音声関連の端子としては、背面に光デジタル音声出力が、側面に3.5mmミニジャックのヘッドフォン端子を用意する。この端子はサブウーファー端子も兼ねており、「ヘッドホン端子」設定で出力モードを選択できるようになっている。

USB端子は3系統。側面はUSB3.0で、ハードディスク録画専用に割り当てられている。背面側はUSB2.0で汎用用途という位置付けで、USBメモリーに記録したHEVCやH.264圧縮の4K動画ファイルも再生できた。

また、USBキーボード/マウスを接続したが、これらもちゃんと認識した。ただし、キーボードはアルファベットしか入力できず、マウスはカーソル移動こそできるものの、画面内のメニューアイテムをクリック選択することはできなかった。マウスを右クリックするとソフトウェアリモコンが出現し、ここのボタンは押すことはできた。このあたりの振る舞いは、55HZ2000と同じだったので、特に進化はしていないようだ。

総合出力30Wのステレオスピーカーを内蔵する

リモコンは、ビエラ伝統の左右非対称デザインから、がらりと見た目が変わり、モダンで細身なバータイプとなった。

十字ボタンは、上部から中央付近に移動し、チャンネル数字ボタンも、下部から上部に移動。包み隠さず言えば、他社のリモコンデザインに合わせてきた印象である。リモコン最下部には、VODサービスのダイレクトボタンが6つ並んでいる。

新デザインとなったリモコン

電源を入れてから、地デジ放送画面が表示されるまでの所要時間は実測で約5.0秒。HDMI間の切り換え所要時間は約1.0秒。そこそこに高速だ。

リモコンにはマイクボタンがあり、Googleアシスタントによる音声操作が行なえる。「フジテレビに切り換えて」、「テレビ朝日に切り換え」は通ったが、「テレビ東京に切り換え」は通じなかった。またソニーやLGテレビでは可能だった「HDMI 2に切り換えて」もダメ。「西川善司をYouTubeで検索」については漢字表記まで完璧で正しい検索結果が表示されたので、筆者個人の心証は悪くないが(笑)。より精度の高い音声操作ができるようになることを期待したい。
※ ※ ※
● **練習のねらい**
テレビの紹介文のうち、「総合出力30Wのステレオスピーカーを内蔵する」で始まり「1.0秒。そこそこに高速だ。」で終わる部分を、両端の語句も含めて一字も変えずに書き出してください。
※ ※ ※
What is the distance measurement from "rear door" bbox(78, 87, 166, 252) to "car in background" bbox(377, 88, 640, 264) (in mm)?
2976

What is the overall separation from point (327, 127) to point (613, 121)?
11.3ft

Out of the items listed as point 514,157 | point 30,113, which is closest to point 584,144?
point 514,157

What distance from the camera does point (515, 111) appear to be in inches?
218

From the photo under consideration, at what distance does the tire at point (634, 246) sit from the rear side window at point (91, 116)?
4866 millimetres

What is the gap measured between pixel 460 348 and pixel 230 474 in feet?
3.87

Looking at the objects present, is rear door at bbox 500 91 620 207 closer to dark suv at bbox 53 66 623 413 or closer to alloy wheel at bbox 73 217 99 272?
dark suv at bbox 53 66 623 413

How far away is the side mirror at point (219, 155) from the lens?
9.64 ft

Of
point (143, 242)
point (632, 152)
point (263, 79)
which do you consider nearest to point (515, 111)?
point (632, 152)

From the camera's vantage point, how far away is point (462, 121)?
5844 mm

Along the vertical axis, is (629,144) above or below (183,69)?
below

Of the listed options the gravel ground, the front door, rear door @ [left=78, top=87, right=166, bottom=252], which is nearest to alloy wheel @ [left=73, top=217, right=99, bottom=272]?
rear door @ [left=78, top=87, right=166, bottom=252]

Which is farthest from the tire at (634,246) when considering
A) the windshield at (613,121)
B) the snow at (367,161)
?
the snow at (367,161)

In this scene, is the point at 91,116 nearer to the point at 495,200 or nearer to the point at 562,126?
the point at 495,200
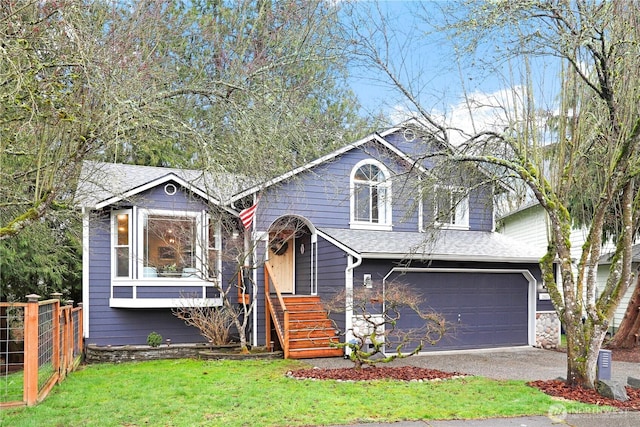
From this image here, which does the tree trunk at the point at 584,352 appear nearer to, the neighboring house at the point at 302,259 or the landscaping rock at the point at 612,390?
the landscaping rock at the point at 612,390

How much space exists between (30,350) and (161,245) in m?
6.60

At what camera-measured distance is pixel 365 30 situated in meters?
9.90

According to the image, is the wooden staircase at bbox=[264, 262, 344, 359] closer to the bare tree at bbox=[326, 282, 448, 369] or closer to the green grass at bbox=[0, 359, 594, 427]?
the bare tree at bbox=[326, 282, 448, 369]

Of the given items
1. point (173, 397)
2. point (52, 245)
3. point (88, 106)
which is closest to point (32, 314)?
point (173, 397)

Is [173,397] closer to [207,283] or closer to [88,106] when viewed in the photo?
[88,106]

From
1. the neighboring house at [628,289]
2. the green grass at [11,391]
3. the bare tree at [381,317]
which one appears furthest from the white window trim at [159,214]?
the neighboring house at [628,289]

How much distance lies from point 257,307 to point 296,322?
4.47ft

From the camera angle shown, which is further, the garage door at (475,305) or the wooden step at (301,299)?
the garage door at (475,305)

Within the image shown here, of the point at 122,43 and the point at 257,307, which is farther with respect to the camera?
the point at 257,307

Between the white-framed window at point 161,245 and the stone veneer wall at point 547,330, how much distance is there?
8.26m

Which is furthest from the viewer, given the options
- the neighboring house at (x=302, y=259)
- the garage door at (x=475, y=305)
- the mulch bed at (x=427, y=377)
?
the garage door at (x=475, y=305)

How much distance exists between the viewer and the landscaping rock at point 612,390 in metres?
8.25

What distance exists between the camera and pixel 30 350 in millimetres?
7445

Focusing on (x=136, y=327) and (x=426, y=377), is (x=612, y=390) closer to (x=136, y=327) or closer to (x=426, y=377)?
(x=426, y=377)
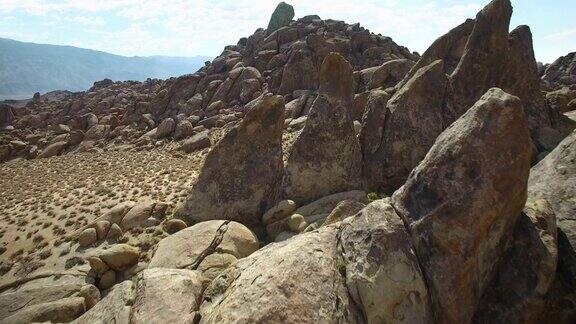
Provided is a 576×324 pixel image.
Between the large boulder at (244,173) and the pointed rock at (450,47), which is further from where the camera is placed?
the pointed rock at (450,47)

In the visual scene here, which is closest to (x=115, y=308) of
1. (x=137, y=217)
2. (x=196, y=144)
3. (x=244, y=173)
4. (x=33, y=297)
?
(x=33, y=297)

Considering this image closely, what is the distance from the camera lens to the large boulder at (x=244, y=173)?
22906 mm

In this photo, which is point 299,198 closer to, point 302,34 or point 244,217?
point 244,217

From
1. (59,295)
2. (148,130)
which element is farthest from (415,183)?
(148,130)

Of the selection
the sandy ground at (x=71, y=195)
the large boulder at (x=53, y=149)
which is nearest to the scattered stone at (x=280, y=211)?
the sandy ground at (x=71, y=195)

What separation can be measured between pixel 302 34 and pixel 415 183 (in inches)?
3062

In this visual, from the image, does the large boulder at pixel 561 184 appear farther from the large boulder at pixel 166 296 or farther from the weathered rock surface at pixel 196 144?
the weathered rock surface at pixel 196 144

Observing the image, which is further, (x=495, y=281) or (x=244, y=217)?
(x=244, y=217)

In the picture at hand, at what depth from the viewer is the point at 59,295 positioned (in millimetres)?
16719

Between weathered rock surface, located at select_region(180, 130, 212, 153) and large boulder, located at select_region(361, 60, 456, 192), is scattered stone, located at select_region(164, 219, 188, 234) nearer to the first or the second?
large boulder, located at select_region(361, 60, 456, 192)

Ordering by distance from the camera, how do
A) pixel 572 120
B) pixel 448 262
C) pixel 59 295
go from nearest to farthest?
pixel 448 262 → pixel 59 295 → pixel 572 120

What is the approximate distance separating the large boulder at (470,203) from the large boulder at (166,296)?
7055 mm

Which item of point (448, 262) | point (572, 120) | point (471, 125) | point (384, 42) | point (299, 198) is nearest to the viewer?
point (448, 262)

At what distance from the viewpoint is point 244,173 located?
936 inches
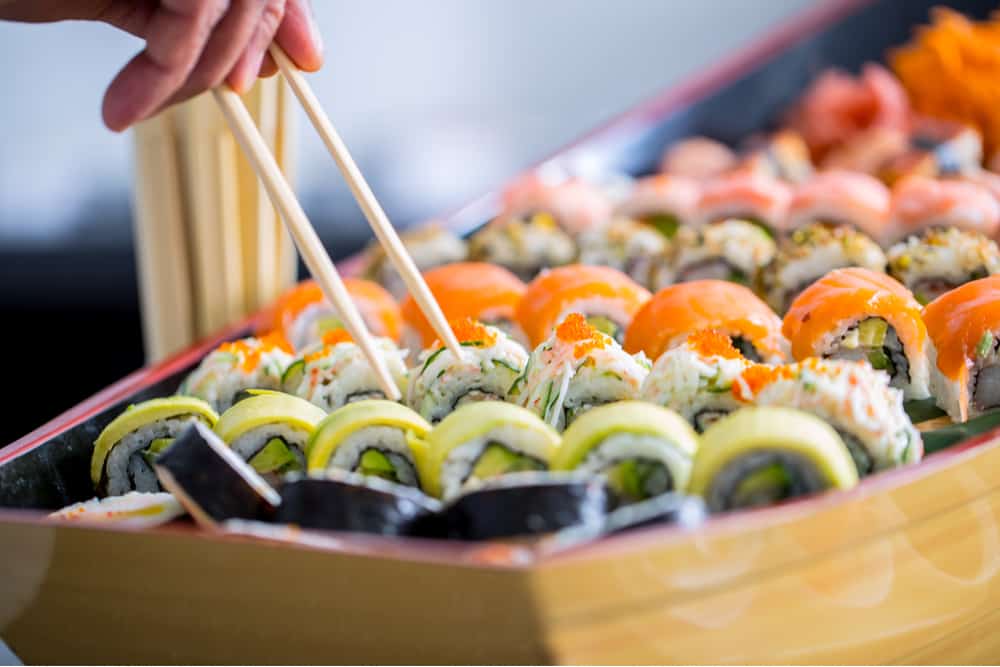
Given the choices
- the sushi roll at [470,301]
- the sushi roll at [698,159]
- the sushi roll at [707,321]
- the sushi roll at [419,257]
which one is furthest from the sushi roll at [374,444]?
the sushi roll at [698,159]

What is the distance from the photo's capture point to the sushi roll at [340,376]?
3.99ft

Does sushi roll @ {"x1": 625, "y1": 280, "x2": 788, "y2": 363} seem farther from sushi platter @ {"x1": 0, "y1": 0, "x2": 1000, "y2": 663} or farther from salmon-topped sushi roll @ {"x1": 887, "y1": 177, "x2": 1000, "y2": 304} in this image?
salmon-topped sushi roll @ {"x1": 887, "y1": 177, "x2": 1000, "y2": 304}

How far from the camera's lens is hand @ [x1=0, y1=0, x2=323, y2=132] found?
3.23 feet

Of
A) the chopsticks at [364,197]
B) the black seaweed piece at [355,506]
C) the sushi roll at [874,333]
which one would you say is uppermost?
the chopsticks at [364,197]

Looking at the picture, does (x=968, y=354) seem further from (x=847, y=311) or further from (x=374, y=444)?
(x=374, y=444)

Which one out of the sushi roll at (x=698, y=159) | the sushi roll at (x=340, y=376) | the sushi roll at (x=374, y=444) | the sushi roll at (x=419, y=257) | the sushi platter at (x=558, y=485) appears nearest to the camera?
the sushi platter at (x=558, y=485)

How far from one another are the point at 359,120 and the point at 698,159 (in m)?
2.45

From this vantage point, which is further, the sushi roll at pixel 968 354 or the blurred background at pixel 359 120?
the blurred background at pixel 359 120

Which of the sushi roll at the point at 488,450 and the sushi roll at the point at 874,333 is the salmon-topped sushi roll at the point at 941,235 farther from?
the sushi roll at the point at 488,450

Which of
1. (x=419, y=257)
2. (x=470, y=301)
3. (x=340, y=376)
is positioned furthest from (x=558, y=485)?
(x=419, y=257)

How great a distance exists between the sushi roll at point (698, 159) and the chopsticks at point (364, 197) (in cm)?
119

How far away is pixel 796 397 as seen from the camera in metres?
0.94

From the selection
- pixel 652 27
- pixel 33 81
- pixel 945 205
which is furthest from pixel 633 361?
pixel 652 27

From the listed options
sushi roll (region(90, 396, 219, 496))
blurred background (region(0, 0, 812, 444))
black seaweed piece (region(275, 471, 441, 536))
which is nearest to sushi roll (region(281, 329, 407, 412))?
sushi roll (region(90, 396, 219, 496))
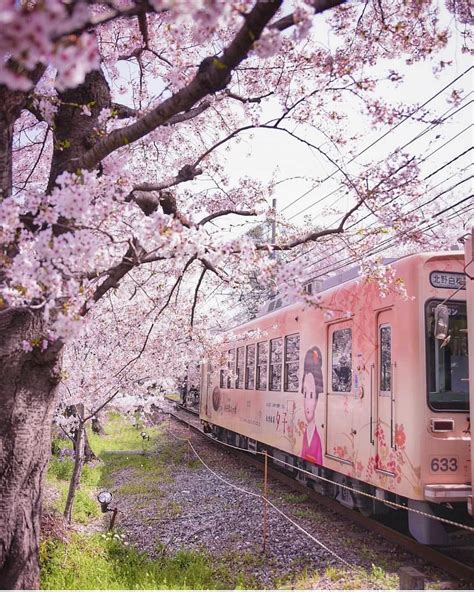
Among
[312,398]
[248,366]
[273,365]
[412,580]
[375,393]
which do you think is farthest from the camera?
[248,366]

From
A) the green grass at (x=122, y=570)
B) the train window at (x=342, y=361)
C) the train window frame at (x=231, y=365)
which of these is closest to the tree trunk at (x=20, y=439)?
the green grass at (x=122, y=570)

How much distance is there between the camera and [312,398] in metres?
7.99

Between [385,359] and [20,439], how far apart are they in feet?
12.1

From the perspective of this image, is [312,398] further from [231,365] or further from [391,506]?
[231,365]

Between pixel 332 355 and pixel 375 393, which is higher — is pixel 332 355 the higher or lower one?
the higher one

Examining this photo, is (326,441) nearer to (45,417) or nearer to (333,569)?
(333,569)

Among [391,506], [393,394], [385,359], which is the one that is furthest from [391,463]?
[385,359]

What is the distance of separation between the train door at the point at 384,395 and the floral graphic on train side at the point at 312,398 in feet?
4.97

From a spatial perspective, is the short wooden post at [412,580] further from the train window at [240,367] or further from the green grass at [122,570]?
the train window at [240,367]

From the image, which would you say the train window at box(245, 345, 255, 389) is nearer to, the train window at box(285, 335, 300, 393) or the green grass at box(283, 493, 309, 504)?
the train window at box(285, 335, 300, 393)

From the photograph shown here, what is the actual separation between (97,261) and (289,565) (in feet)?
12.8

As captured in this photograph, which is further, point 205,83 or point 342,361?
point 342,361

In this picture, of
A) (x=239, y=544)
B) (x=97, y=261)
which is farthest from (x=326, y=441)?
(x=97, y=261)

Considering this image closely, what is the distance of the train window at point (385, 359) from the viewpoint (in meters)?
6.08
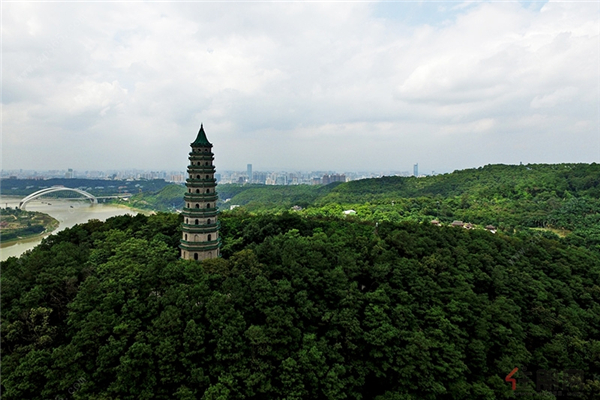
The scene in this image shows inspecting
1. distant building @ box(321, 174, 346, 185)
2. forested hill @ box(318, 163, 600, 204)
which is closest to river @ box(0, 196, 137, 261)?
forested hill @ box(318, 163, 600, 204)

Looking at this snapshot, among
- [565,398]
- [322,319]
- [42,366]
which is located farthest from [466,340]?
[42,366]

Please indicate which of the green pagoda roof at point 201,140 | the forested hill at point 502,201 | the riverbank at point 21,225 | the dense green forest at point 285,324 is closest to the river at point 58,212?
the riverbank at point 21,225

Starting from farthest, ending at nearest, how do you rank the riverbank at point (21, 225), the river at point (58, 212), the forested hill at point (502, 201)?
1. the forested hill at point (502, 201)
2. the riverbank at point (21, 225)
3. the river at point (58, 212)

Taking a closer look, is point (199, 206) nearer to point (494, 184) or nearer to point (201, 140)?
point (201, 140)

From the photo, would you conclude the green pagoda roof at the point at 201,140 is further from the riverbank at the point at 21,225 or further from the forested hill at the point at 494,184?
the forested hill at the point at 494,184

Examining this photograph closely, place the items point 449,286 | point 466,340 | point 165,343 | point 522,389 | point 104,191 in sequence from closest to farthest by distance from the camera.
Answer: point 165,343
point 522,389
point 466,340
point 449,286
point 104,191

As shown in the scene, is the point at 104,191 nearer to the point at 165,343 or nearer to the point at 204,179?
the point at 204,179

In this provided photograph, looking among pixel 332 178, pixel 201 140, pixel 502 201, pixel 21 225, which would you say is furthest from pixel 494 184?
pixel 332 178
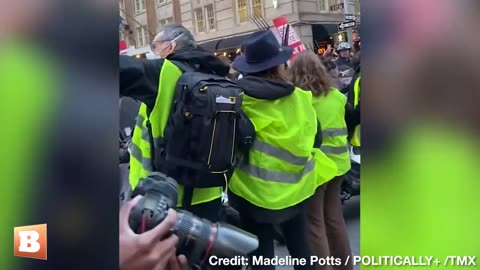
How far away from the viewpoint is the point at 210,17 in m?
1.76

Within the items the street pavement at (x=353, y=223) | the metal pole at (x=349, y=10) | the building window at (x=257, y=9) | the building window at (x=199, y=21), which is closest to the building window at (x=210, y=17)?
the building window at (x=199, y=21)

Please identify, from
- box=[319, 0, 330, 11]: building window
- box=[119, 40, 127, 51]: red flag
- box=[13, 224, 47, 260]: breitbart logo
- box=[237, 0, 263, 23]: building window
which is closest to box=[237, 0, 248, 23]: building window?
box=[237, 0, 263, 23]: building window

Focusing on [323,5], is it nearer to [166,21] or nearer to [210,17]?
[210,17]

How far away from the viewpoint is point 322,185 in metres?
1.83

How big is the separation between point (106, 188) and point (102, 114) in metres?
0.20

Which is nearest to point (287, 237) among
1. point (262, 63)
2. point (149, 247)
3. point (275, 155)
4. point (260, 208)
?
point (260, 208)

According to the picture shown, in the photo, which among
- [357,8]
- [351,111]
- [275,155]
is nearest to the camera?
[357,8]

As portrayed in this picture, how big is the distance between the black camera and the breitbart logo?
0.79 feet

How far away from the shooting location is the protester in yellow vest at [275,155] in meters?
1.90

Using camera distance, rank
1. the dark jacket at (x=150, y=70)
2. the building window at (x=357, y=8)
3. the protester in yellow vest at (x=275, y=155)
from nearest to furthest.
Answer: the building window at (x=357, y=8), the dark jacket at (x=150, y=70), the protester in yellow vest at (x=275, y=155)

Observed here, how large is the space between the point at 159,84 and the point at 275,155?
0.42 metres

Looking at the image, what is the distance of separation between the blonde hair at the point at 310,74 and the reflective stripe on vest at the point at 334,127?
3cm

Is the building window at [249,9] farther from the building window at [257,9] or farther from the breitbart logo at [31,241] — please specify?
the breitbart logo at [31,241]

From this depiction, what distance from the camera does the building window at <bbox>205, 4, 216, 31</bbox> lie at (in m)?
1.75
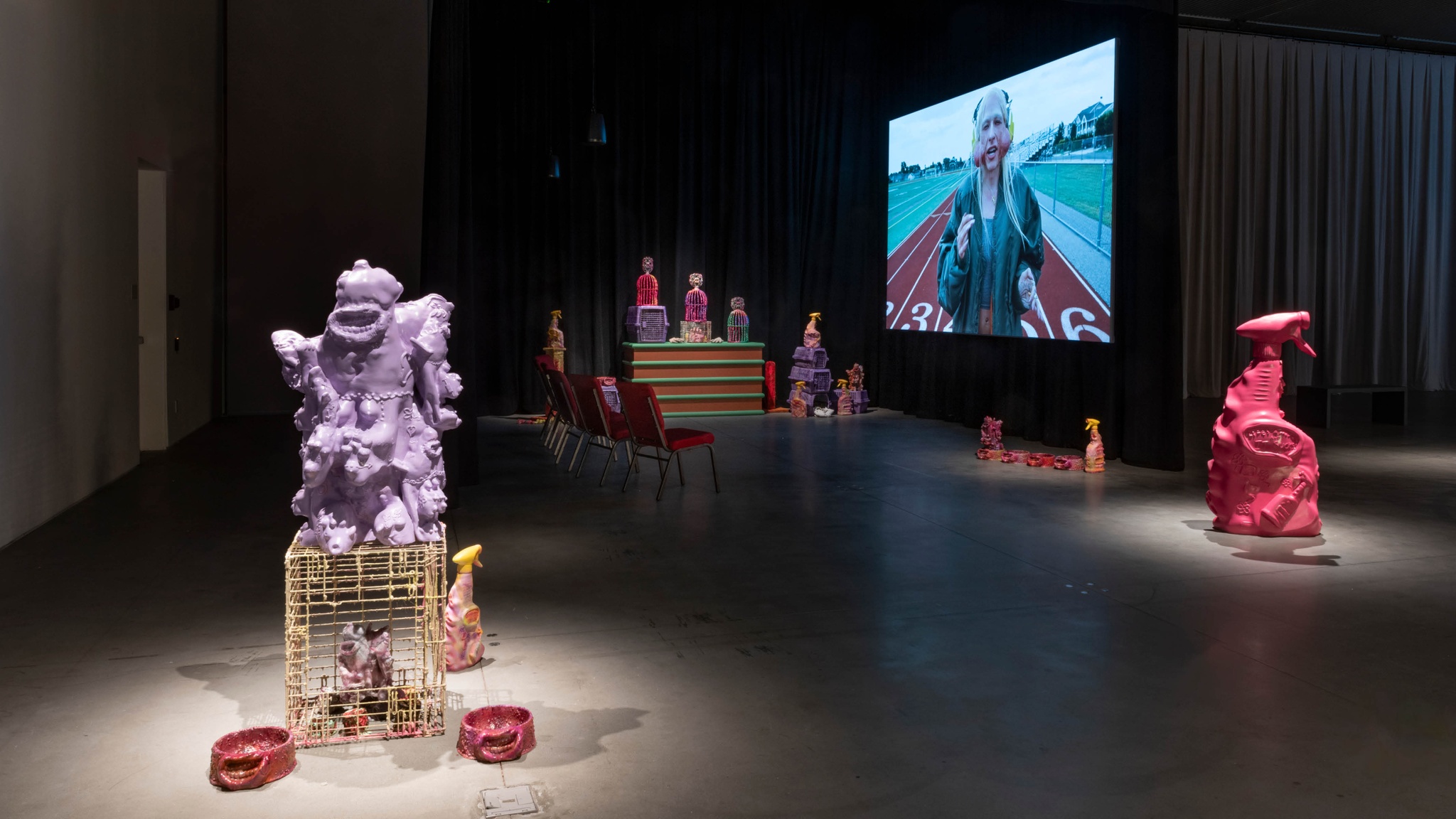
※ ※ ※
● **解答例**
総合出力30Wのステレオスピーカーを内蔵する

リモコンは、ビエラ伝統の左右非対称デザインから、がらりと見た目が変わり、モダンで細身なバータイプとなった。

十字ボタンは、上部から中央付近に移動し、チャンネル数字ボタンも、下部から上部に移動。包み隠さず言えば、他社のリモコンデザインに合わせてきた印象である。リモコン最下部には、VODサービスのダイレクトボタンが6つ並んでいる。

新デザインとなったリモコン

電源を入れてから、地デジ放送画面が表示されるまでの所要時間は実測で約5.0秒。HDMI間の切り換え所要時間は約1.0秒。そこそこに高速だ。